Don’t hang around on several breeder’s waiting lists and be open with the breeders about who you have contacted, and your intentions. We like to think if you feel it’s a good fit, that you will wait for one of our kittens or let us know if you found a kitten elsewhere, and/or if we don’t have any available, we can refer you on to breeders we can recommend and trust. I know this appears arrogant but most of the breeders in South Africa know or know of each other and a lot of us talk regularly and/or work together, so it is important to be communicative. If a breeder is expecting you to make a firm booking for a kitten and has reserved that kitten for you until it’s old enough for a deposit to be paid (thus turning other potential owners away) and you haven’t been in contact to let that breeder know you found a kitten elsewhere, it comes across as window shopping.
Don’t expect to be welcomed for a viewing at the breeder’s home to choose your kitten. Breeders are not pet shops and although there is a lot of trust involved between both parties, breeders in South Africa are apprehensive having strangers in their homes for safety reasons and also weary of anyone bringing unknown germs into the cattery with small kittens and pregnant mommas about. It is most important to trust your breeder here and if you haven’t received an update, please ask for one and if you are unsure or feel uneasy about the situation then ask for the contact numbers of some of the breeder’s existing owners you can chat to. Usually once kittens have had their first round of inoculations, it is safe to arrange a brief visit (not with the entire family please) by appointment with the breeder. Alternatively you can visit them at local shows to meet older cats and kittens that they have on show.
So, now that you have some important tips on the “etiquette” of finding your dream kitten from an ethical breeder, go forth and do so!

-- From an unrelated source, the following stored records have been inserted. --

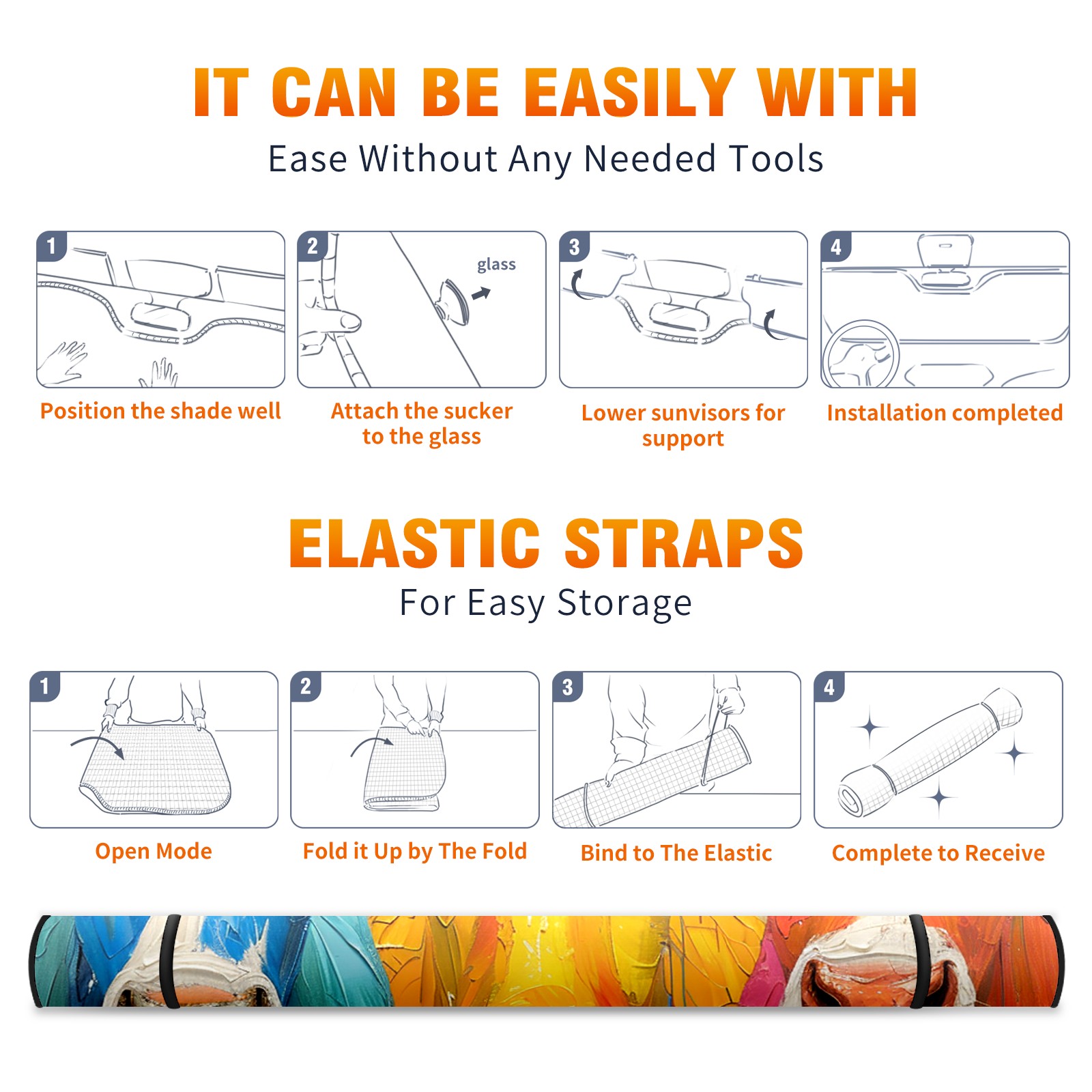 IT CAN BE EASILY WITH
Ease Without Any Needed Tools

1
Position the shade well

2
glass
Attach the sucker to the glass

3
Lower sunvisors for support

4
Installation completed

ELASTIC STRAPS
For Easy Storage

1
Open Mode

2
Fold it Up by The Fold

3
Bind to The Elastic

4
Complete to Receive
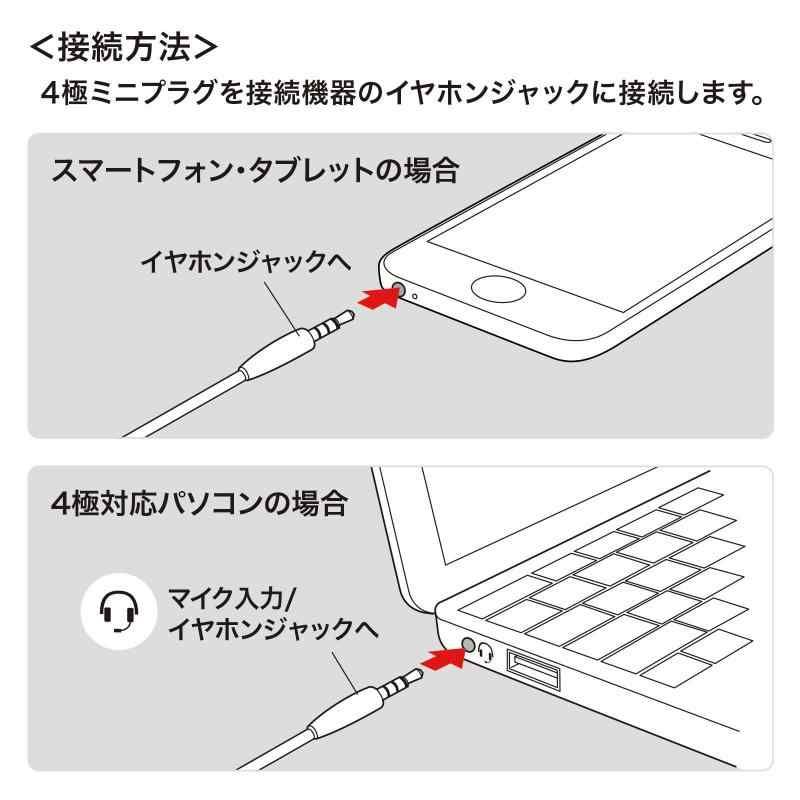 ＜接続方法＞
4極ミニプラグを接続機器のイヤホンジャックに接続します。

スマートフォン・タブレットの場合

イヤホンジャックへ

4極対応パソコンの場合

マイク入力/
イヤホンジャックへ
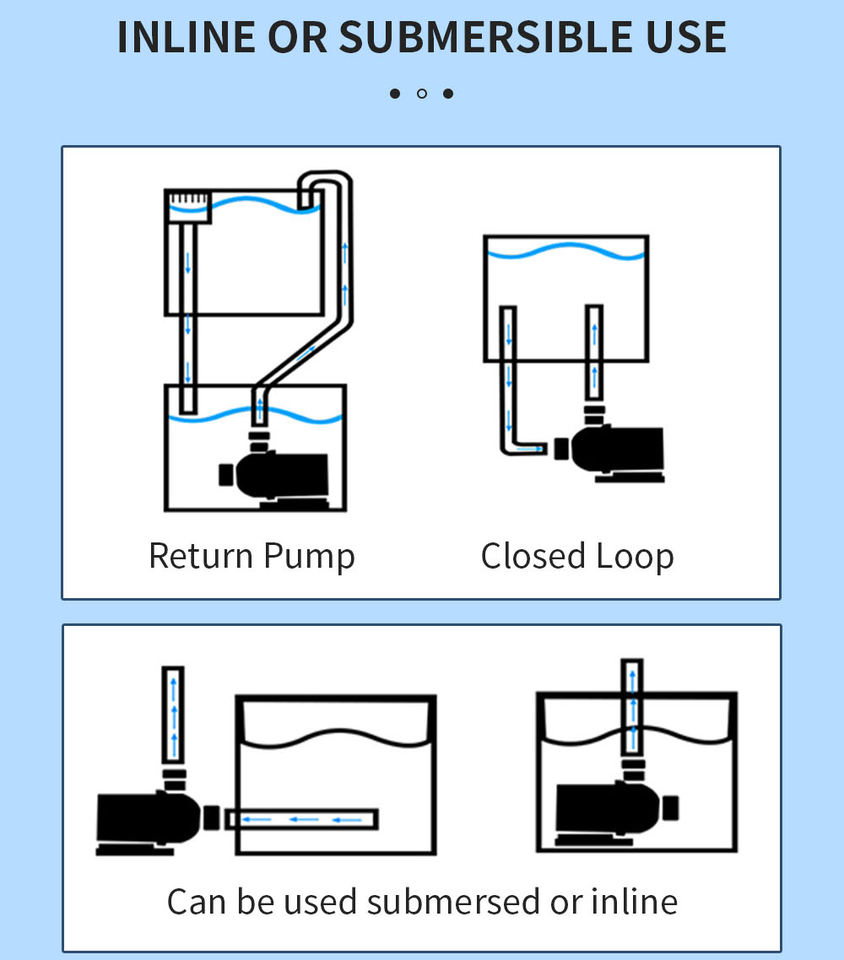 INLINE OR SUBMERSIBLE USE

Return Pump

Closed Loop

Can be used submersed or inline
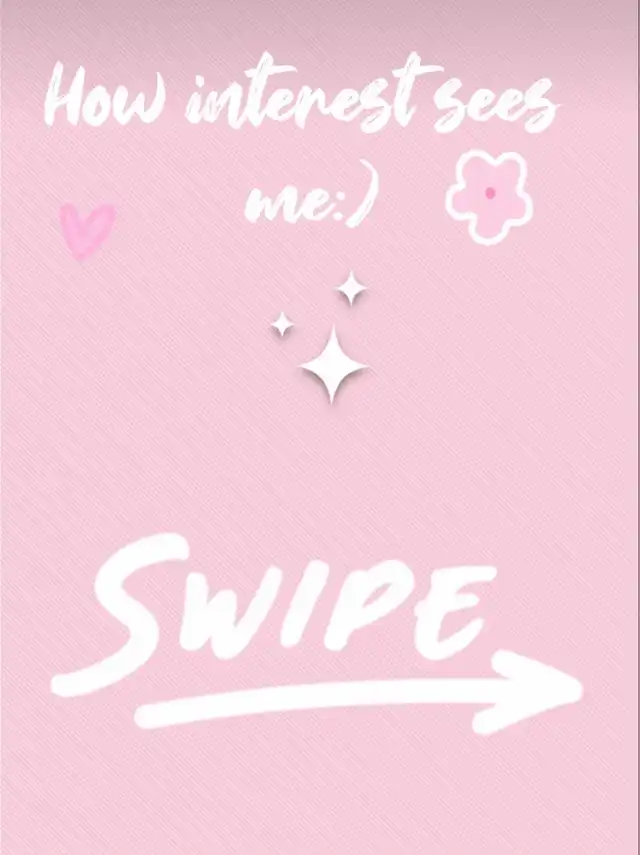 How interest sees me:)

SWIPE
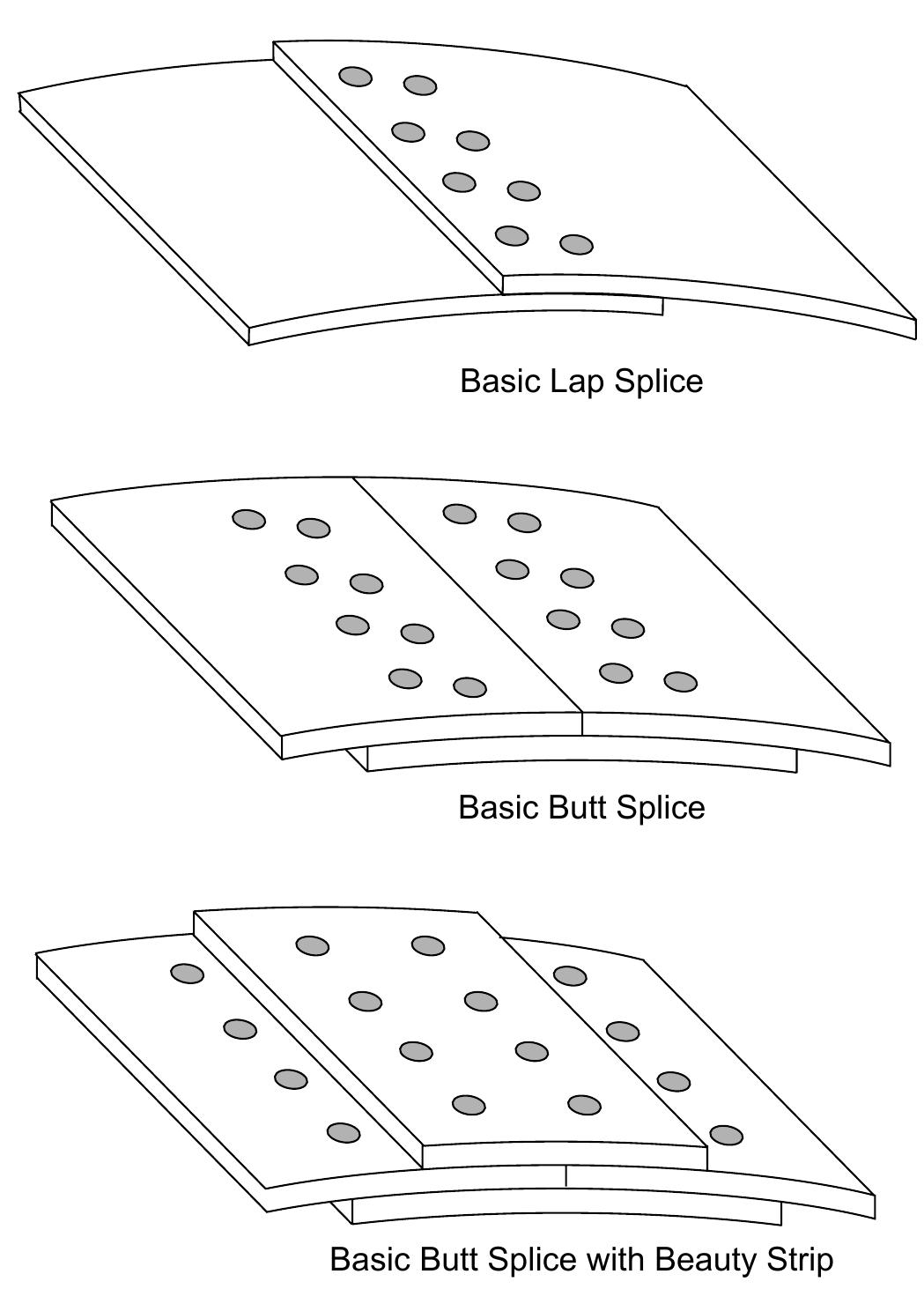 Basic Lap Splice

Basic Butt Splice

Basic Butt Splice with Beauty Strip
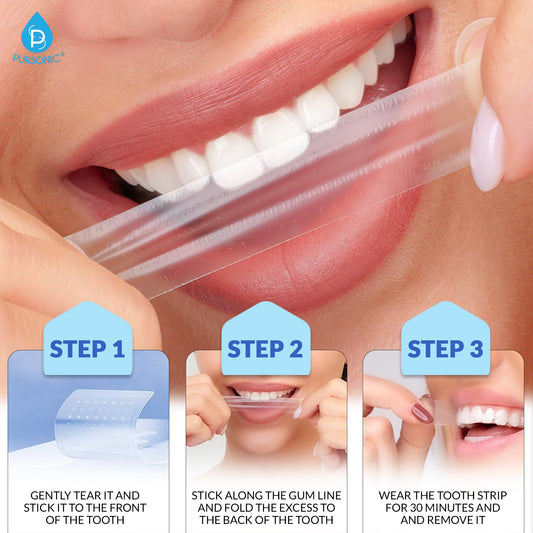 PURSONIC®

STEP 1

GENTLY TEAR IT AND STICK IT TO THE FRONT OF THE TOOTH

STEP 2

STICK ALONG THE GUM LINE AND FOLD THE EXCESS TO THE BACK OF THE TOOTH

STEP 3

WEAR THE TOOTH STRIP FOR 30 MINUTES AND AND REMOVE IT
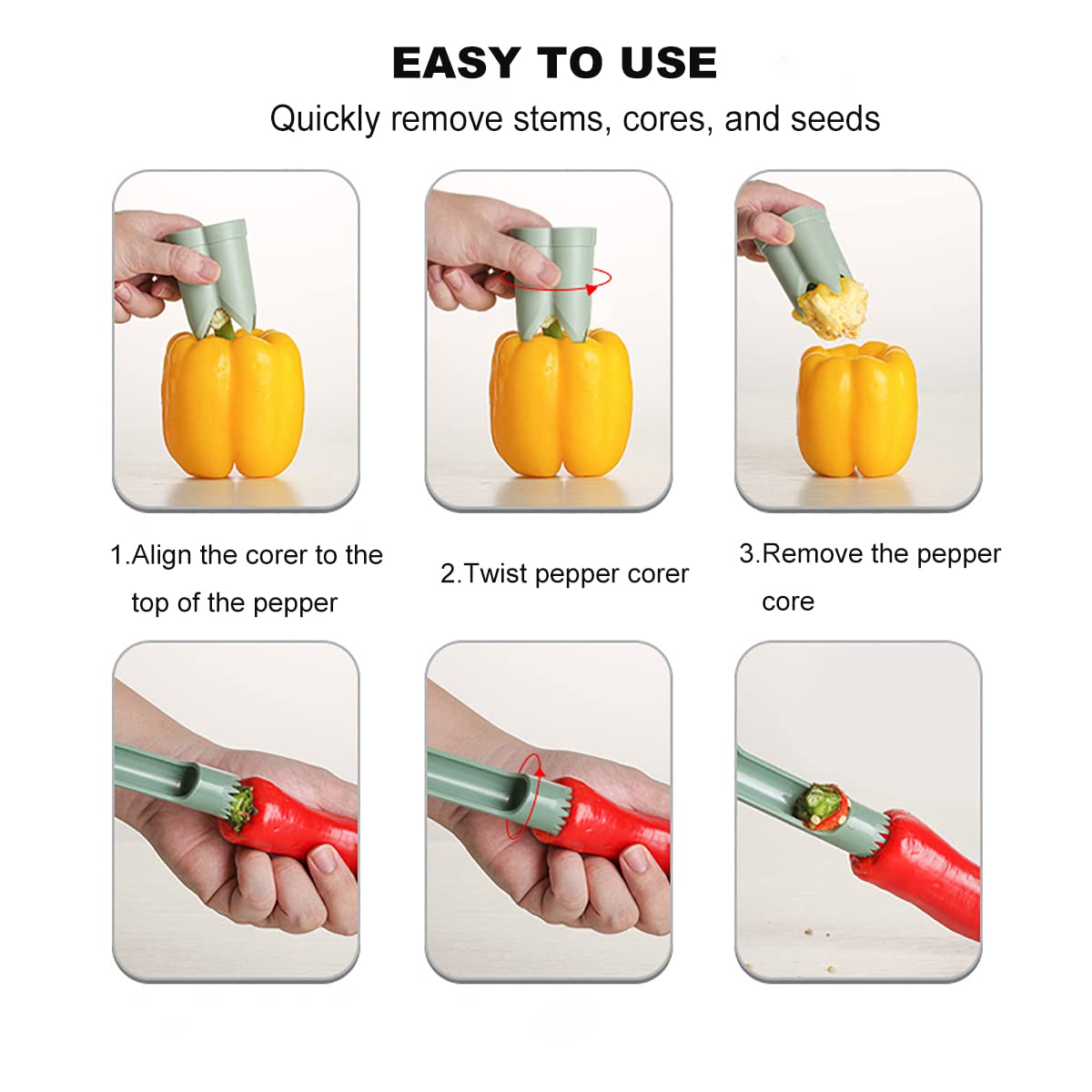 EASY TO USE

Quickly remove stems, cores, and seeds

1.Align the corer to the top of the pepper

2.Twist pepper corer

3.Remove the pepper core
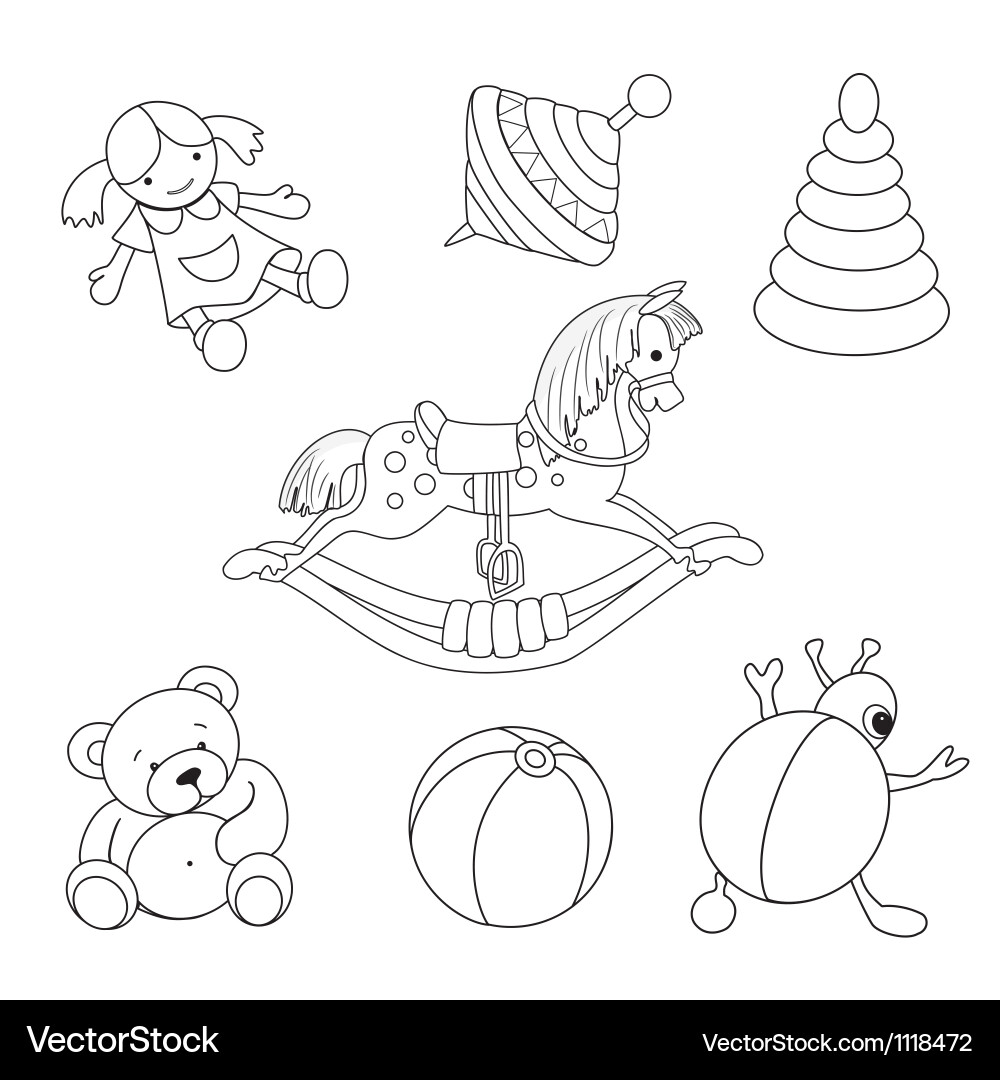 VectorStock®

VectorStock.com/1118472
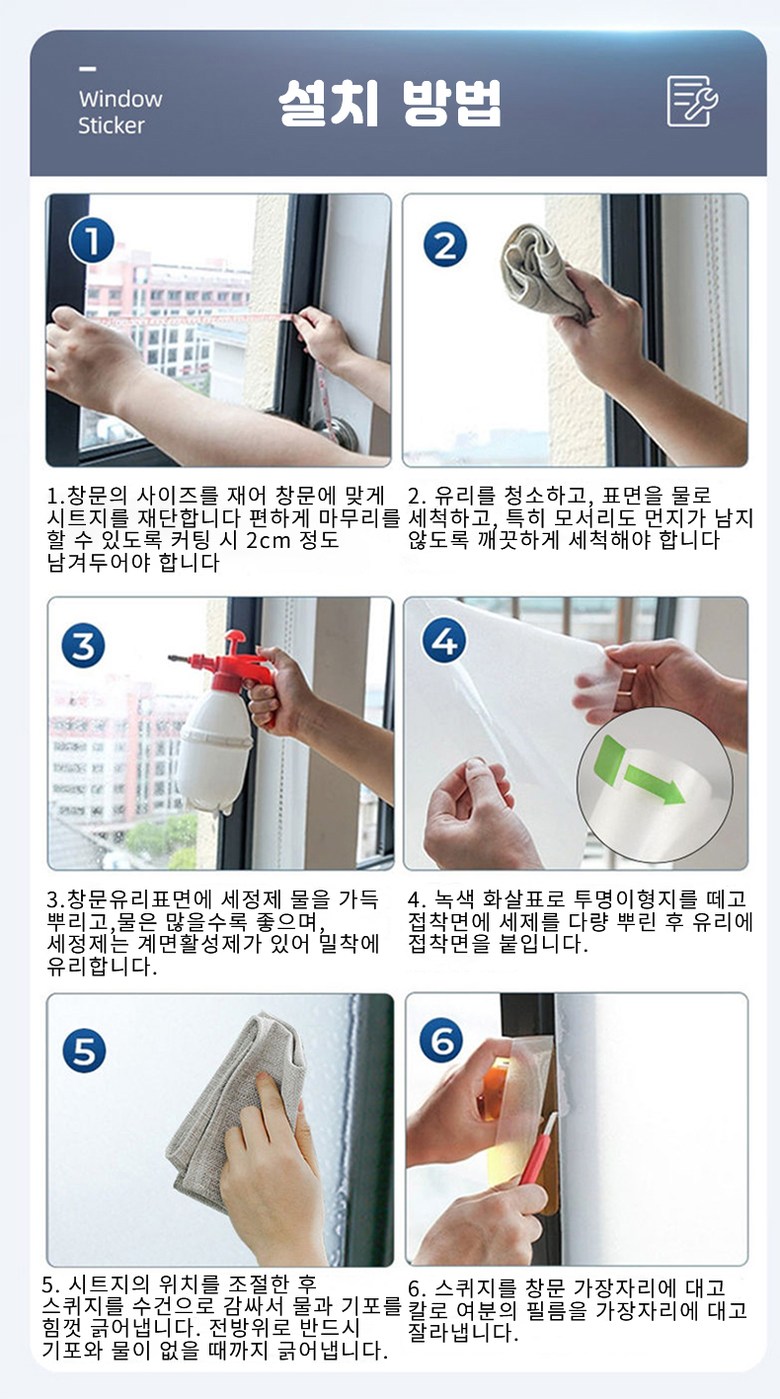 Window Sticker

설치 방법

1

1.창문의 사이즈를 재어 창문에 맞게 시트지를 재단합니다 편하게 마무리를 할 수 있도록 커팅 시 2cm 정도 남겨두어야 합니다

2

2. 유리를 청소하고, 표면을 물로 세척하고, 특히 모서리도 먼지가 남지 않도록 깨끗하게 세척해야 합니다

3

3.창문유리표면에 세정제 물을 가득 뿌리고,물은 많을수록 좋으며, 세정제는 계면활성제가 있어 밀착에 유리합니다.

4

4. 녹색 화살표로 투명이형지를 떼고 접착면에 세제를 다량 뿌린 후 유리에 접착면을 붙입니다.

5

5. 시트지의 위치를 조절한 후 스퀴지를 수건으로 감싸서 물과 기포를 힘껏 긁어냅니다. 전방위로 반드시 기포와 물이 없을 때까지 긁어냅니다.

6

6. 스퀴지를 창문 가장자리에 대고 칼로 여분의 필름을 가장자리에 대고 잘라냅니다.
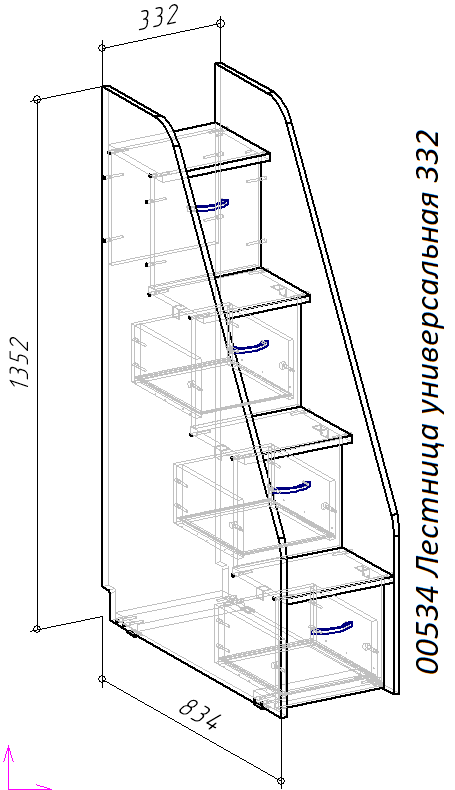 332

1352

834

00534 Лестница универсальная 332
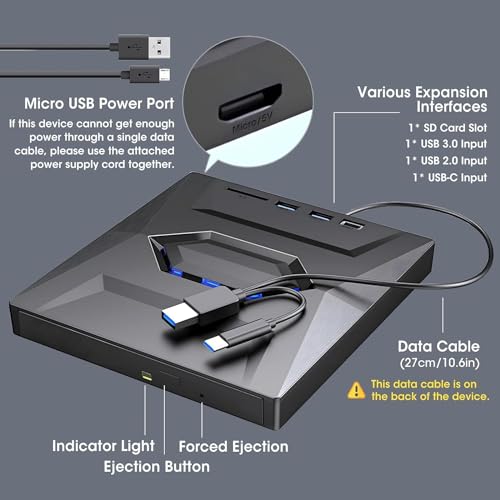 Micro USB Power Port

If this device cannot get enough power through a single data cable, please use the attached power supply cord together.

Micro/5V

Various Expansion Interfaces

1* SD Card Slot

1* USB 3.0 Input

1* USB 2.0 Input

1* USB-C Input

Data Cable

(27cm/10.6in)

This data cable is on the back of the device.

Indicator Light

Forced Ejection

Ejection Button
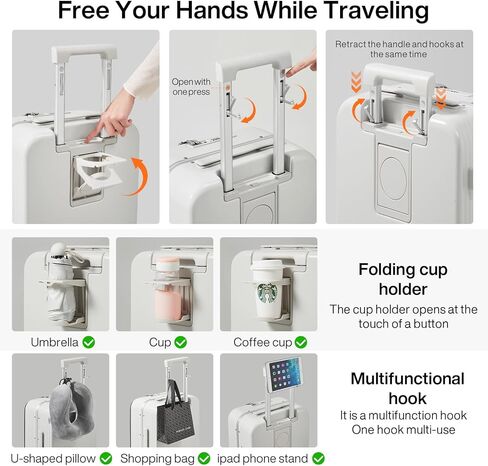 Free Your Hands While Traveling

Open with one press

Retract the handle and hooks at the same time

Umbrella

Cup

Coffee cup

Folding cup holder

The cup holder opens at the touch of a button

U-shaped pillow

Shopping bag

ipad phone stand

Multifunctional hook

It is a multifunction hook
One hook multi-use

It is an exciting time waiting for your baby and getting updates of pictures and videos – so if we can give you any advice at all, it is to wait for your kitten to be old enough to leave (around 14 – 16 weeks) and make sure your breeder inoculates, microchips and sterilises your kitten before it leaves them. Trust your breeder has the kitten’s best interest at heart especially if there are delays (kittens get sick like all of us) and build a relationship with them. If you have any concerns post-adoption you are going to have a much easier time with them if you have your kitten’s breeder’s input, experience and advice to help guide you and even help guide your vet by providing medical history of siblings and parents.